**The data:**

»»

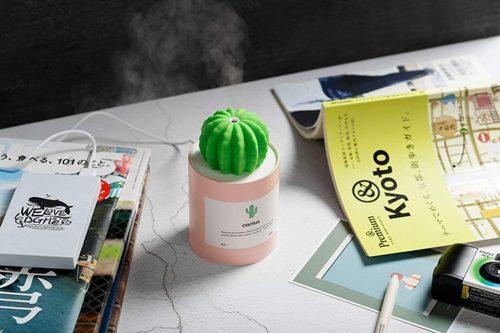 Humidifier Cactus
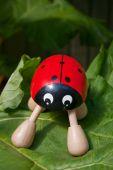a novelty ladybug massager resting on a giant rhubarb leaf poster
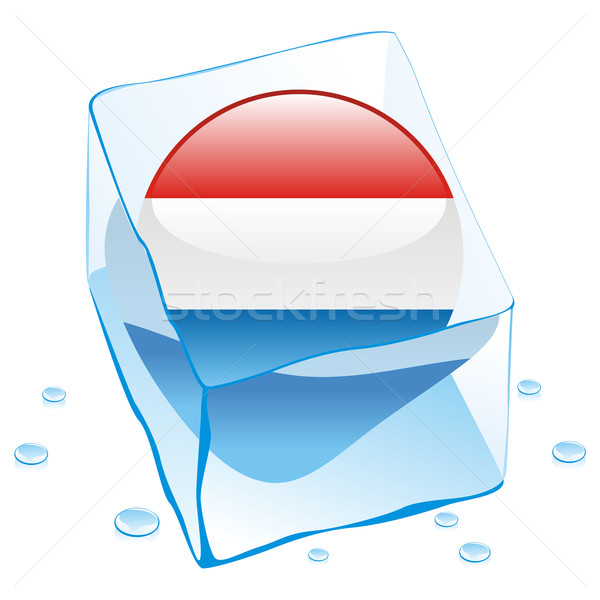 luxembourg button flag frozen in ice cube Stock photo © PilgrimArtworks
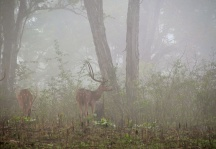 Morning mist- Kabini, India
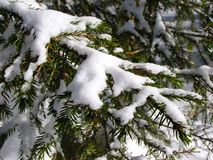 Ramificación de árbol Spruce Foto de archivo libre de regalías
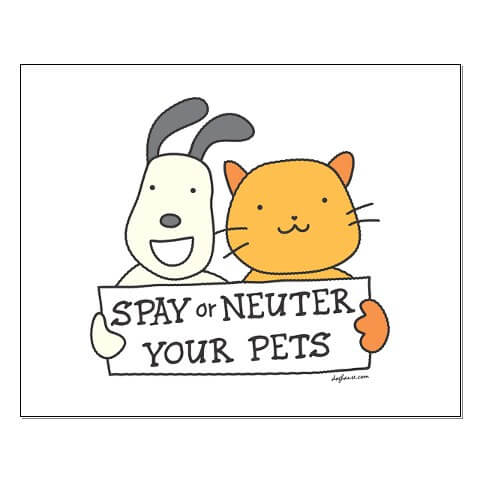 spay-or-neuter3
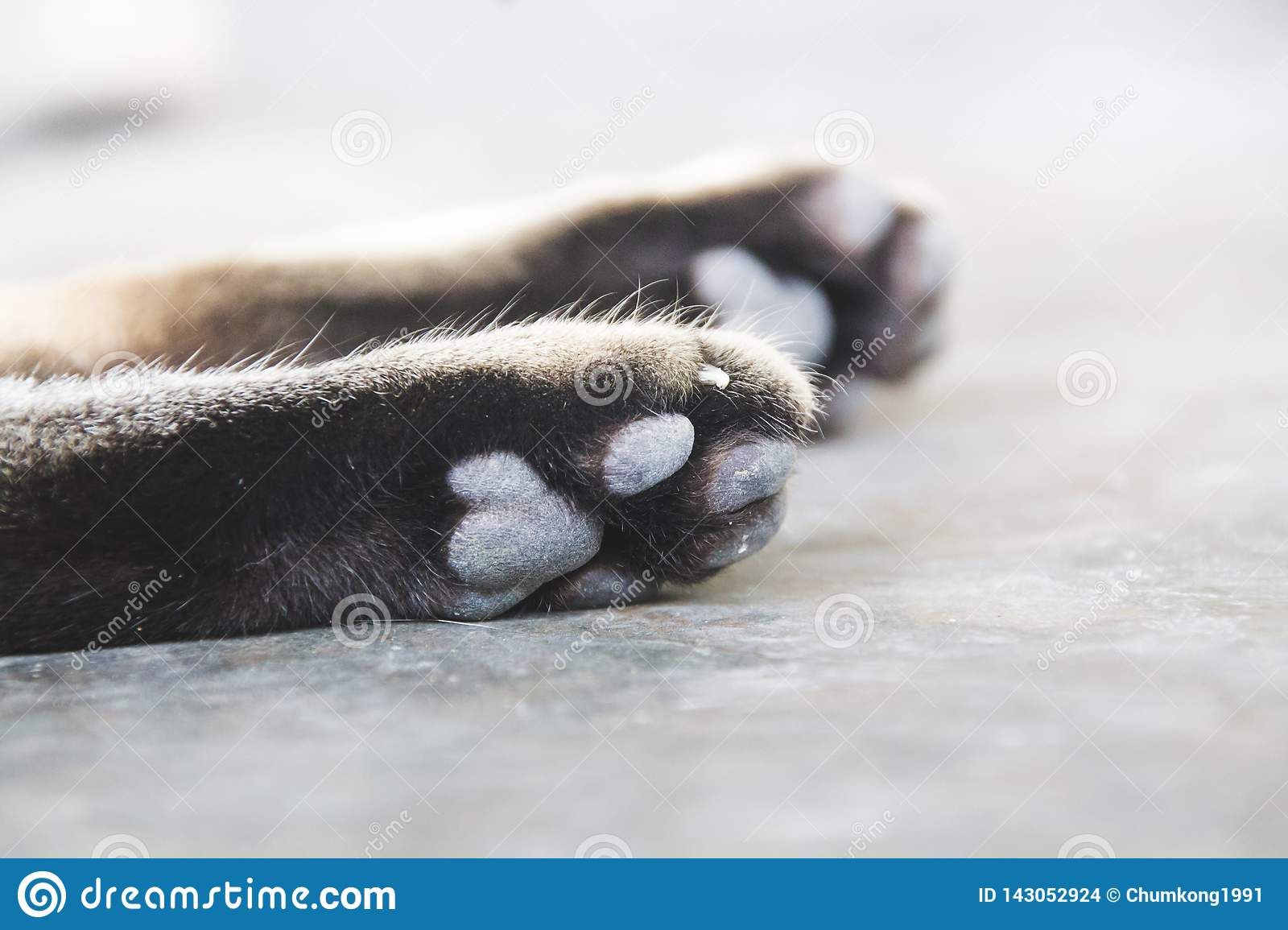 Cat is paws.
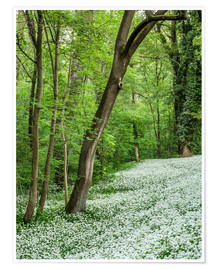 Póster Premium Forest during Spring with everything covered by Wild Garlic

««

Could you copy the lines above exactly and skip the images?

 Humidifier Cactus
a novelty ladybug massager resting on a giant rhubarb leaf poster
 luxembourg button flag frozen in ice cube Stock photo © PilgrimArtworks
 Morning mist- Kabini, India
 Ramificación de árbol Spruce Foto de archivo libre de regalías
 spay-or-neuter3
 Cat is paws.
 Póster Premium Forest during Spring with everything covered by Wild Garlic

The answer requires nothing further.